-- start Supplied passage --

The key is to take yourself out of your normal routine and pamper yourself. A mind at rest is a creative mind. Like Archimedes, plenty of people have had a "eureka!" moment in the tub.

Creativity in Action

For me, the first half of this year has been an intense period of creation, with new fiction books underway and a new business in the pipeline. 
During this busy period, I'm walking on the beach almost every day, alone or sharing insights with my husband away from the office and the house. This simple change of scenery clears our mind of the mundane and opens a portal to a plethora of new ideas and creative thinking so essential to creative production.
As an author and entrepreneur, I've learned the importance of recharging the creative batteries. Small time-outs, taken regularly, can yield large results. What are your favorite creativity hacks?


Sue Coletta said...

I often get my best ideas in the shower. I never understood why. Now it all makes sense. Thank you, Jan. I think I'll take that trip to the lake my husband has been pestering me to take. Who knows, maybe I'll come up with a fantastic new character or a premise for a new book. Be rest assured, your advice will not be wasted on me.

Unknown said...

Hi Sue, glad to give you a nudge! I'm off to walk on the beach and dream up my next novel :)

Unknown said...

A long soak in the tub is a good idea :)

Conrad Tuerk Jr. said...

Nice list, Jan.

I'll add a fourth: limit internet use. It can become my black hole, a huge drain on time and creative energy.

Unknown said...

You're right, Conrad. Good idea for creatives to tackle their creative work first in the day.

-- end Supplied passage --
-- start Input --

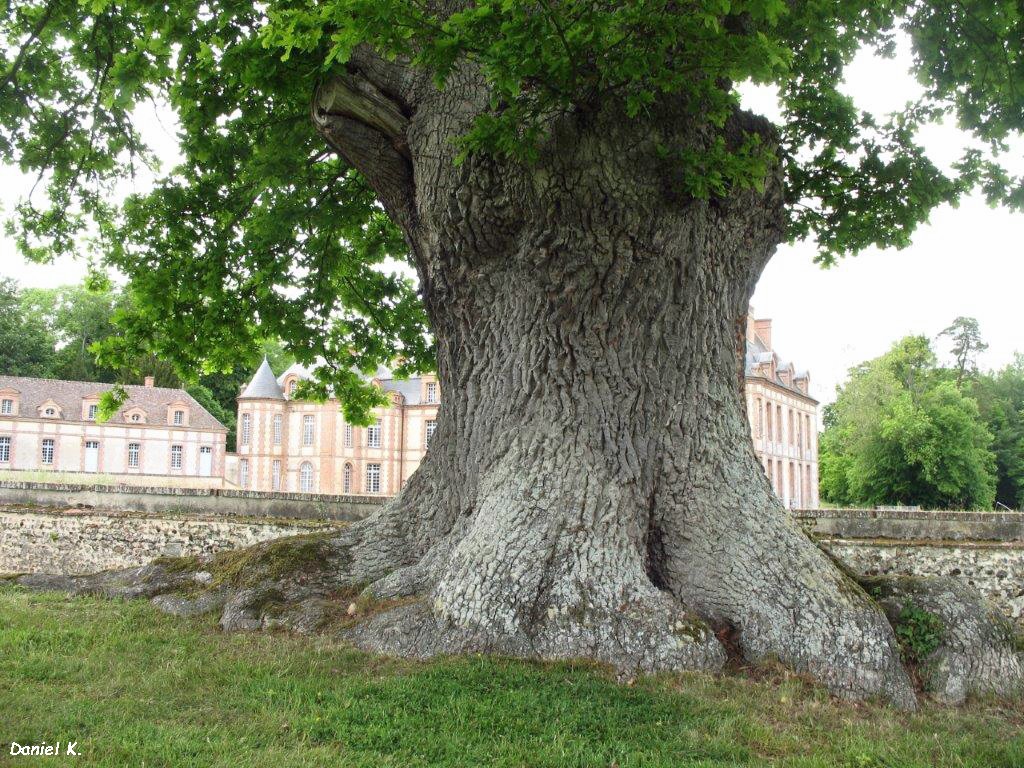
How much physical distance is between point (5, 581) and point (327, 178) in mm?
5835

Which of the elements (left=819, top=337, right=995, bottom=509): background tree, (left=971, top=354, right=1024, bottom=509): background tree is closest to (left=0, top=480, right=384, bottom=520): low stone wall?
(left=819, top=337, right=995, bottom=509): background tree

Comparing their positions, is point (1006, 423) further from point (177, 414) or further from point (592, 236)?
point (592, 236)

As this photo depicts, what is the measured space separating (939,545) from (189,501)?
484 inches

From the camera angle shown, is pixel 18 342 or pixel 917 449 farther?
pixel 18 342

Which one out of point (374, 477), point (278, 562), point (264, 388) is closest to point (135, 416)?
point (264, 388)

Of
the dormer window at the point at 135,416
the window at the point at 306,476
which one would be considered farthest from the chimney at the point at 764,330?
the dormer window at the point at 135,416

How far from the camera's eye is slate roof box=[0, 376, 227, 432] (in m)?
50.8

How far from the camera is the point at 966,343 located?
199ft

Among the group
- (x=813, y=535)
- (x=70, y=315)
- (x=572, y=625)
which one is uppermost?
(x=70, y=315)

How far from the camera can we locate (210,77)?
24.0 ft

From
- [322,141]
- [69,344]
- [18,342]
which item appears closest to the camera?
[322,141]

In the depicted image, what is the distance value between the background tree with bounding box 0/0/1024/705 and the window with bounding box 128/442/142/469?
160 ft

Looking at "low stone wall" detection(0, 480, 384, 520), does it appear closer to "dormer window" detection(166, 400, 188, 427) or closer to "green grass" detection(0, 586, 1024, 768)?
"green grass" detection(0, 586, 1024, 768)

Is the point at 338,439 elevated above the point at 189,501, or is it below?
above
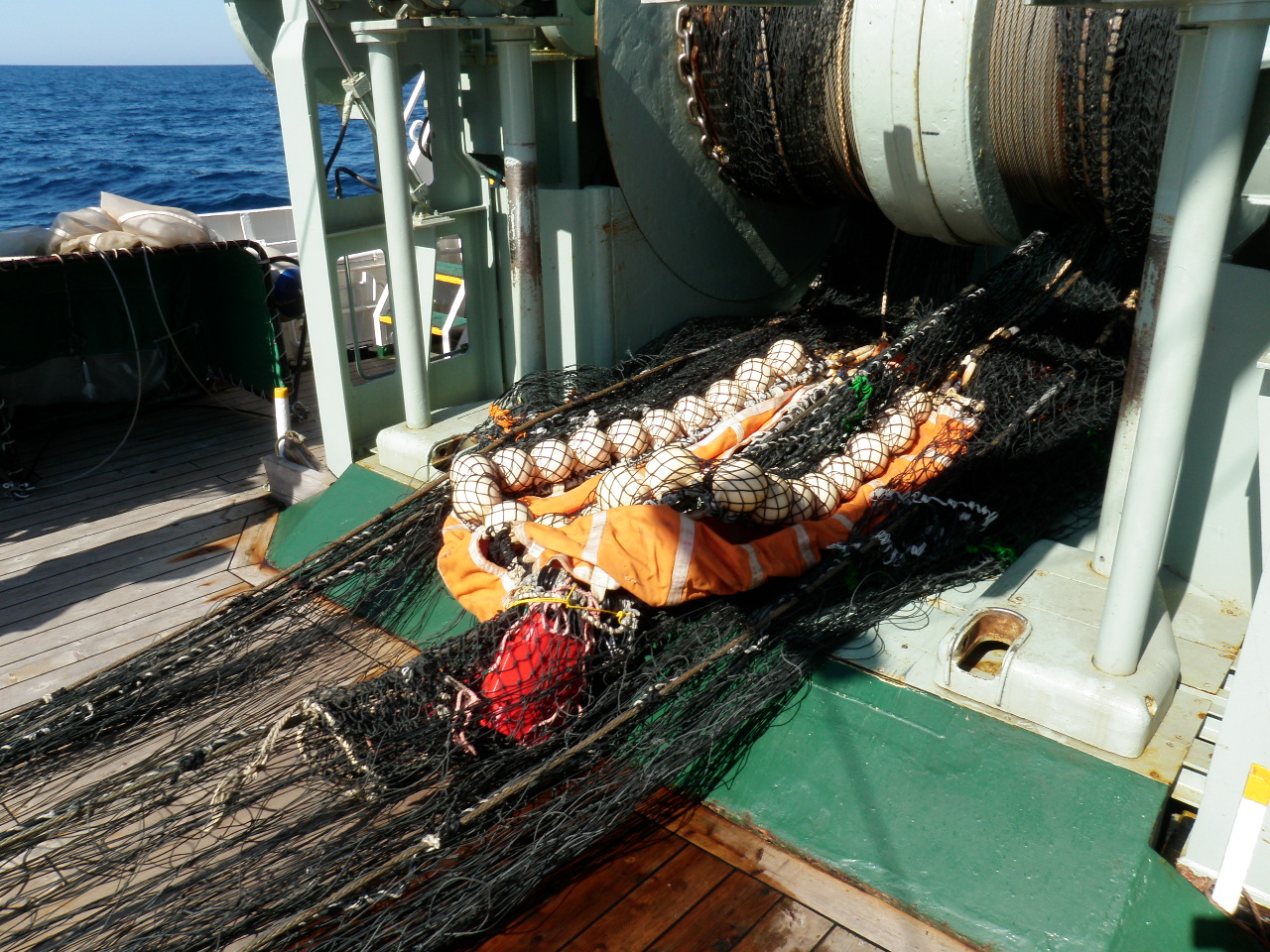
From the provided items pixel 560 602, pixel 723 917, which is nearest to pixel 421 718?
pixel 560 602

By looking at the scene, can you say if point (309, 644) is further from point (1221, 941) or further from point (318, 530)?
point (1221, 941)

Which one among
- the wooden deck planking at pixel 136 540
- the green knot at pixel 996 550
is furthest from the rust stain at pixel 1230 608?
the wooden deck planking at pixel 136 540

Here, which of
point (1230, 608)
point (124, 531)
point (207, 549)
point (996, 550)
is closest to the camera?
point (1230, 608)

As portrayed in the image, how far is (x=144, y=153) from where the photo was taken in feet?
132

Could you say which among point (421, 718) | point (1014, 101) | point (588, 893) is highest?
point (1014, 101)

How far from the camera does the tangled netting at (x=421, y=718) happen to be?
2.80 m

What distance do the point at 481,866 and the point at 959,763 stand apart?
59.7 inches

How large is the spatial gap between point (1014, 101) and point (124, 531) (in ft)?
17.2

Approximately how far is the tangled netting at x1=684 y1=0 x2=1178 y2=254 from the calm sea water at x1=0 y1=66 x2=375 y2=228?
1016 centimetres

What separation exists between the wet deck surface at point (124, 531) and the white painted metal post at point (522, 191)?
188 centimetres

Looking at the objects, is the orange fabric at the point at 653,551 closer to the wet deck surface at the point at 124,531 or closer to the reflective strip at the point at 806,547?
the reflective strip at the point at 806,547

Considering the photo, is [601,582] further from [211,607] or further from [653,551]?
[211,607]

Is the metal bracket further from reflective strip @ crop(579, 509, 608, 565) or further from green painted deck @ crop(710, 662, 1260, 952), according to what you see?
green painted deck @ crop(710, 662, 1260, 952)

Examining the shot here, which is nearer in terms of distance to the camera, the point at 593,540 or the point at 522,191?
the point at 593,540
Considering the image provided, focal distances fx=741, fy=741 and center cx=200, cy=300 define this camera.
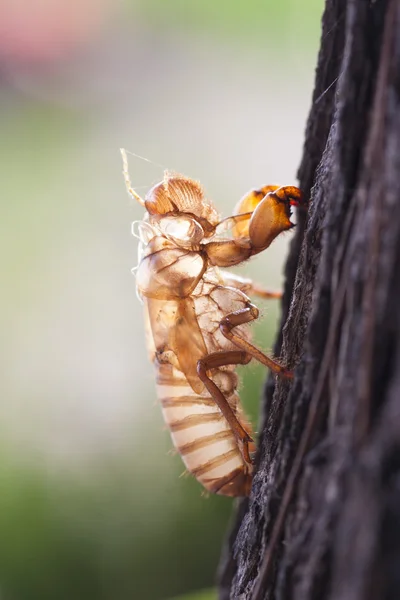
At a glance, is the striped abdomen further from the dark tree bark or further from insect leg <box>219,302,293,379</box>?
the dark tree bark

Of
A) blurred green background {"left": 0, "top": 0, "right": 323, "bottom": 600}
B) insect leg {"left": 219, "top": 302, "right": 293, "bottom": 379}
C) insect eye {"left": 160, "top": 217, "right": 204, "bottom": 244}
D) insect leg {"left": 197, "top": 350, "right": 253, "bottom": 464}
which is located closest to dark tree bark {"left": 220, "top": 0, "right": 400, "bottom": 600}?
insect leg {"left": 219, "top": 302, "right": 293, "bottom": 379}

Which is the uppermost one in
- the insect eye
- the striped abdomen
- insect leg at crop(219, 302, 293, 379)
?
the insect eye

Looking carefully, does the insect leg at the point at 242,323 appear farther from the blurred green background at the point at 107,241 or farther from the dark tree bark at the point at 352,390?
the dark tree bark at the point at 352,390

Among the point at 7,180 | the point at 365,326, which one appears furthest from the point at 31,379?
the point at 365,326

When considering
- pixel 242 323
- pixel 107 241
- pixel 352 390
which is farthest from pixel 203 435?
pixel 107 241

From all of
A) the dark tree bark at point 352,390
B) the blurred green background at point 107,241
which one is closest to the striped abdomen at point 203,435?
the blurred green background at point 107,241

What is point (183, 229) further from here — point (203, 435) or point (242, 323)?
point (203, 435)
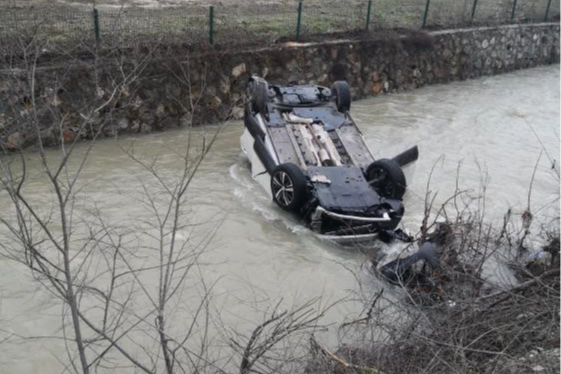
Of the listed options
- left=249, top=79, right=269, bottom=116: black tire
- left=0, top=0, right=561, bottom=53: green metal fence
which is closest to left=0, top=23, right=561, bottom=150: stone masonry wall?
left=0, top=0, right=561, bottom=53: green metal fence

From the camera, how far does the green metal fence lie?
39.3ft

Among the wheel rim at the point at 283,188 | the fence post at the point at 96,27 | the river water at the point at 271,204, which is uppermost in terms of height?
the fence post at the point at 96,27

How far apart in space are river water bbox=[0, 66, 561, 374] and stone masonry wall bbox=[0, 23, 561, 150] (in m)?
0.52

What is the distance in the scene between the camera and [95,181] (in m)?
9.86

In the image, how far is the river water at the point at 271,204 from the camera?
22.2 ft

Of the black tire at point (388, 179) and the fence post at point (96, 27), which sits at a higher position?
the fence post at point (96, 27)

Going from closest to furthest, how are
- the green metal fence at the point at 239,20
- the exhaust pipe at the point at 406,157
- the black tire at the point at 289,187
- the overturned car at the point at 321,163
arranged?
1. the overturned car at the point at 321,163
2. the black tire at the point at 289,187
3. the exhaust pipe at the point at 406,157
4. the green metal fence at the point at 239,20

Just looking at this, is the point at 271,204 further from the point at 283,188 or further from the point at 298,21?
the point at 298,21

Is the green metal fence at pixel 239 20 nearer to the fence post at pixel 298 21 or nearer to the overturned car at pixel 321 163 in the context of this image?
the fence post at pixel 298 21

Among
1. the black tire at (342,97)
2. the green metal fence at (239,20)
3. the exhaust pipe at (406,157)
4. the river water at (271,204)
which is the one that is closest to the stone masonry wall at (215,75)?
the river water at (271,204)

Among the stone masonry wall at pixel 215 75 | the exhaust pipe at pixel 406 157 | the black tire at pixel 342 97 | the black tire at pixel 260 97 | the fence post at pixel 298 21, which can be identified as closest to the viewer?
the exhaust pipe at pixel 406 157

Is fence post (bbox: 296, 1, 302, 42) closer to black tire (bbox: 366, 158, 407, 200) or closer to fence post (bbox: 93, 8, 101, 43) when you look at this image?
fence post (bbox: 93, 8, 101, 43)

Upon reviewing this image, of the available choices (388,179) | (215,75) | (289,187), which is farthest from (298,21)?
(289,187)

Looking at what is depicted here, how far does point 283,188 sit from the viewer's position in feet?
28.4
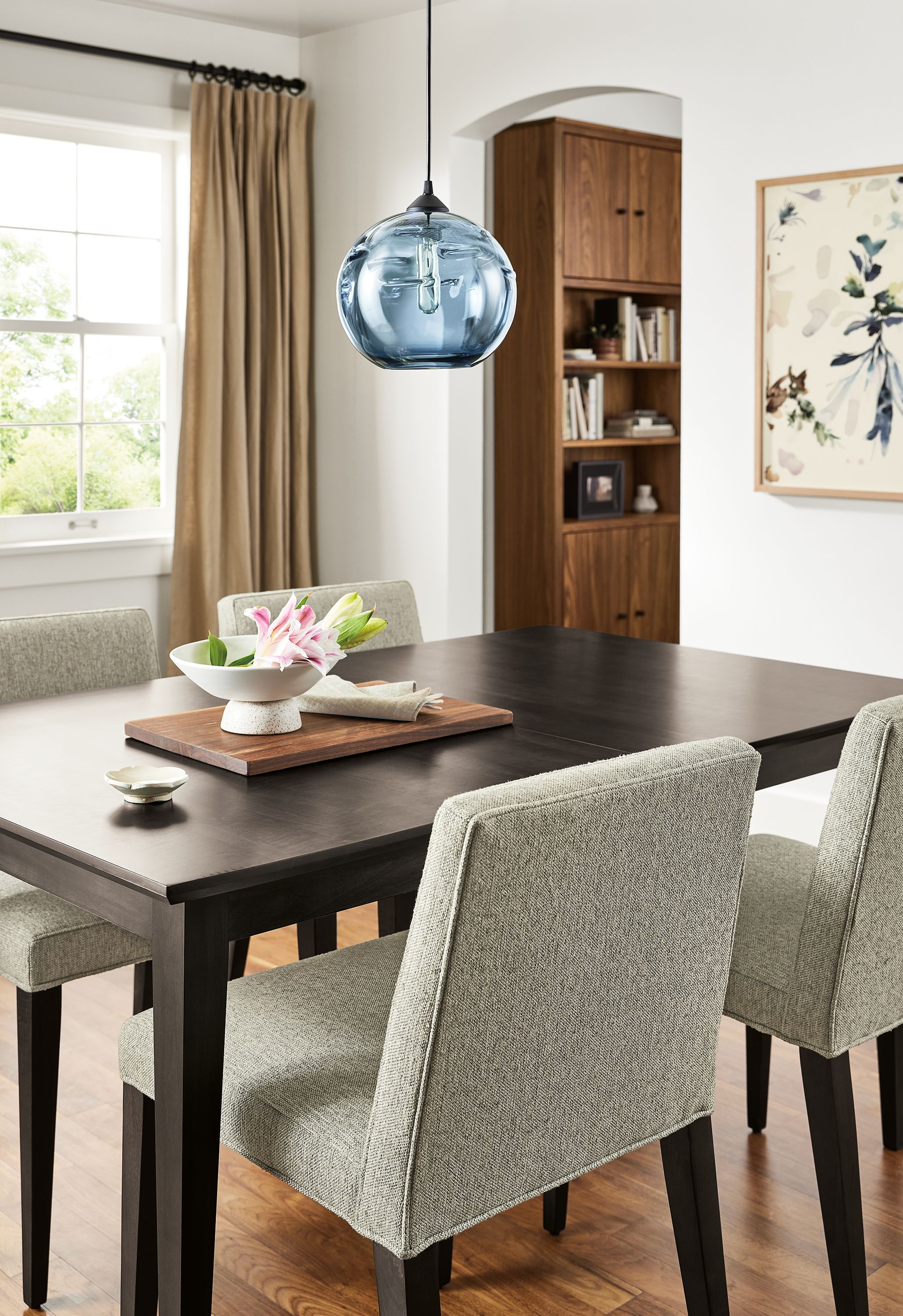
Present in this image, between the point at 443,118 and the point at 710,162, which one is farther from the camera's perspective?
the point at 443,118

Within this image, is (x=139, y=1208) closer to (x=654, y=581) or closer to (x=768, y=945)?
(x=768, y=945)

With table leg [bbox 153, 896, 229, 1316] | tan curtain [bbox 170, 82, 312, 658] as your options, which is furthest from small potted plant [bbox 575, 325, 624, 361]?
table leg [bbox 153, 896, 229, 1316]

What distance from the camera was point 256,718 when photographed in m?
2.14

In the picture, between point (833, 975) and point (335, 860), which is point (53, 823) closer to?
point (335, 860)

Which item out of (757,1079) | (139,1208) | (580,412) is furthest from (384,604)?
(580,412)

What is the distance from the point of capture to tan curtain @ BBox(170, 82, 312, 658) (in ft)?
15.7

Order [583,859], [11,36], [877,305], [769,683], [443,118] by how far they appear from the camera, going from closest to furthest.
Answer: [583,859] < [769,683] < [877,305] < [11,36] < [443,118]

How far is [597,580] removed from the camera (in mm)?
5641

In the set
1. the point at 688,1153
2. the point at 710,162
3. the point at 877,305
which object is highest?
the point at 710,162

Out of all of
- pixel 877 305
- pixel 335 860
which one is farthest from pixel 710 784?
pixel 877 305

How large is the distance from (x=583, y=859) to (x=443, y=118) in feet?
12.6

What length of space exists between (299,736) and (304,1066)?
24.2 inches

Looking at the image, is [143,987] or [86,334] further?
[86,334]

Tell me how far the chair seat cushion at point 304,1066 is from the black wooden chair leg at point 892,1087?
0.98m
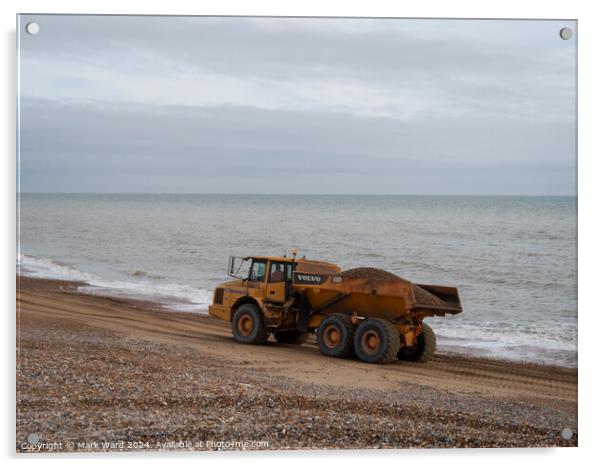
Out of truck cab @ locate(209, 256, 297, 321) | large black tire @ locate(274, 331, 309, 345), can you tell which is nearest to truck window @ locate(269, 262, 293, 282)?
truck cab @ locate(209, 256, 297, 321)

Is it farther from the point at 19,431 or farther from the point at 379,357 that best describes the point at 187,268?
the point at 19,431

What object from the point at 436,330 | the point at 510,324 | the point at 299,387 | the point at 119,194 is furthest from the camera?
the point at 436,330

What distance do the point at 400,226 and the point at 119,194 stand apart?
12330 millimetres

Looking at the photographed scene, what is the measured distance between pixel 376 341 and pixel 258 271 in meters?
2.68

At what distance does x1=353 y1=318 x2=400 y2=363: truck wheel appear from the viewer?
13281mm

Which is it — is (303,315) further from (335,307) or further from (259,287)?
(259,287)

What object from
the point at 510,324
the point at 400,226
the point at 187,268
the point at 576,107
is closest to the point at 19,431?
the point at 576,107

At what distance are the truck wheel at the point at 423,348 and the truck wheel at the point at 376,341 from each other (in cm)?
61

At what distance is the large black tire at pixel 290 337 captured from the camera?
50.5ft

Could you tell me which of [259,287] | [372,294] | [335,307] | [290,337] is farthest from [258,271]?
[372,294]

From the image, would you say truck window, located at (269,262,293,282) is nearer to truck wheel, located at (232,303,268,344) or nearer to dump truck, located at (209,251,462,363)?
dump truck, located at (209,251,462,363)
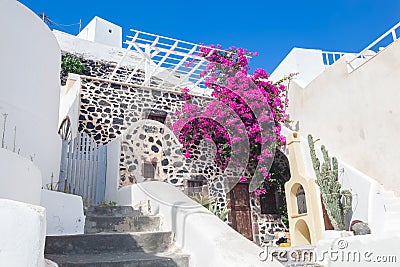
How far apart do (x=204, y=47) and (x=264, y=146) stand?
3364mm

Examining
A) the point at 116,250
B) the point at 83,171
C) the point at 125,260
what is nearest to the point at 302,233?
the point at 83,171

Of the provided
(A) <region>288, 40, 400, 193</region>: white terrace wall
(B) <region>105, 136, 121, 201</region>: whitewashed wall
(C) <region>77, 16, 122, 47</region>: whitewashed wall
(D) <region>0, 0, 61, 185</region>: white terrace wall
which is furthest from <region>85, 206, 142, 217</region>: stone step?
(C) <region>77, 16, 122, 47</region>: whitewashed wall

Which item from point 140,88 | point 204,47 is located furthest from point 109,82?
point 204,47

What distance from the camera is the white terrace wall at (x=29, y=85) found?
4.95 meters

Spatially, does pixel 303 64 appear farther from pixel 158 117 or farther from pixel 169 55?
pixel 158 117

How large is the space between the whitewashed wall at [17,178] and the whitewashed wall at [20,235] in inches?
52.5

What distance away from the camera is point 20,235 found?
1687 millimetres

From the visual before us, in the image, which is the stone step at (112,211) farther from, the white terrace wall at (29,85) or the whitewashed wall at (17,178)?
the white terrace wall at (29,85)

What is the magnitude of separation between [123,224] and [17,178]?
129 cm

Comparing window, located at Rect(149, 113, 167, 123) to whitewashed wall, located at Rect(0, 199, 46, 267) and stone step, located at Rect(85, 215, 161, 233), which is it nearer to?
stone step, located at Rect(85, 215, 161, 233)

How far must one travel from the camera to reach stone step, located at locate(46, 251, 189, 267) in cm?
278

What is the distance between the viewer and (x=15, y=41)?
204 inches

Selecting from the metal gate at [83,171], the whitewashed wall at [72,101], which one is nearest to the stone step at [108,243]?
the metal gate at [83,171]

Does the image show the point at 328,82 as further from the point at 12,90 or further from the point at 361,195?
the point at 12,90
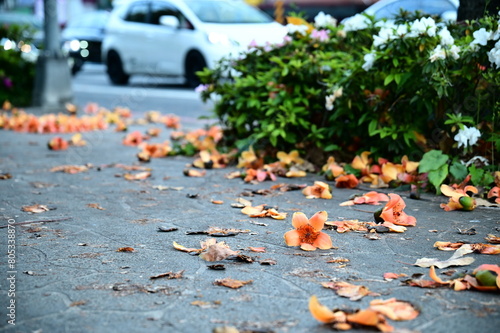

-- end Input --

**Stated exercise A:**
Answer these questions from the creativity post:
(i) Who is named as having had a "eureka!" moment in the tub?
(ii) Where does the writer walk almost every day during the busy period?
(iii) What fourth item does Conrad Tuerk Jr. add?
**Stated exercise B:** Tally the lines of the records that contain the string "overturned", matching case exactly, and give only the number.

**Full solution A:**
(i) Archimedes
(ii) On the beach
(iii) Limit internet use

**Full solution B:** 3